* _DOCUMENT SECTION_:
"""
Scientific classification
- Kingdom: Plantae
- Clade: Embryophytes
- Clade: Tracheophytes
- Clade: Spermatophytes
- Clade: Angiosperms
- Clade: Eudicots
- Order: Saxifragales
- Family: Altingiaceae
- Genus: Liquidambar
- Species: L. gracilipes
- Binomial name: Liquidambar gracilipes (Hemsl.) Ickert-Bond & J.Wen
- Synonyms: Altingia gracilipes Hemsl.; Altingia gracilipes var. serrulata Tutcher; Altingia gracilipes f. uniflora Hung T.Chang;

= Liquidambar gracilipes =

- Genus: Liquidambar
- Species: gracilipes
- Authority: (Hemsl.) Ickert-Bond & J.Wen
- Conservation status: LC
- Synonyms: Altingia gracilipes Hemsl., Altingia gracilipes var. serrulata Tutcher, Altingia gracilipes f. uniflora Hung T.Chang

Species of flowering plant

Liquidambar gracilipes is a species of flowering plant in the family Altingiaceae. It is native to China. The species was first described in 1907, and was moved to the genus Liquidambar in 2013.
"""
* _QUESTIONS TO ANSWER_:
1. According to the Liquidambar gracilipes entry, in what year was the species first described?
2. List every clade named in the scientific classification of the Liquidambar gracilipes entry.
The records that follow are separate material and are not connected to the Liquidambar gracilipes entry.

* _LISTED ENTRIES_:
"""
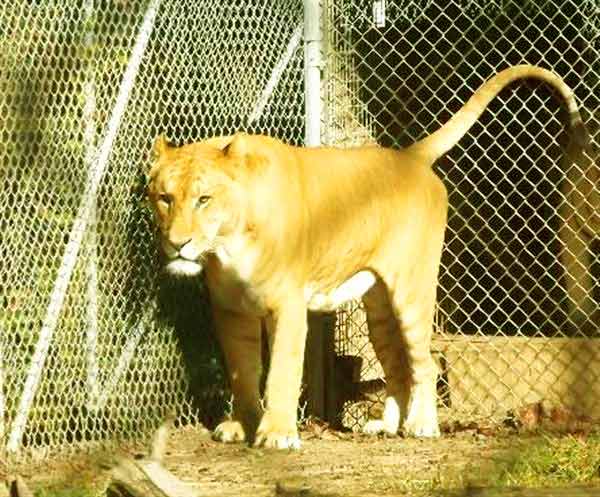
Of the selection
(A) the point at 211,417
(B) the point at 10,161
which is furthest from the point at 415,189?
(B) the point at 10,161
"""
* _LIST OF ANSWERS_:
1. 1907

2. Embryophytes, Tracheophytes, Spermatophytes, Angiosperms, Eudicots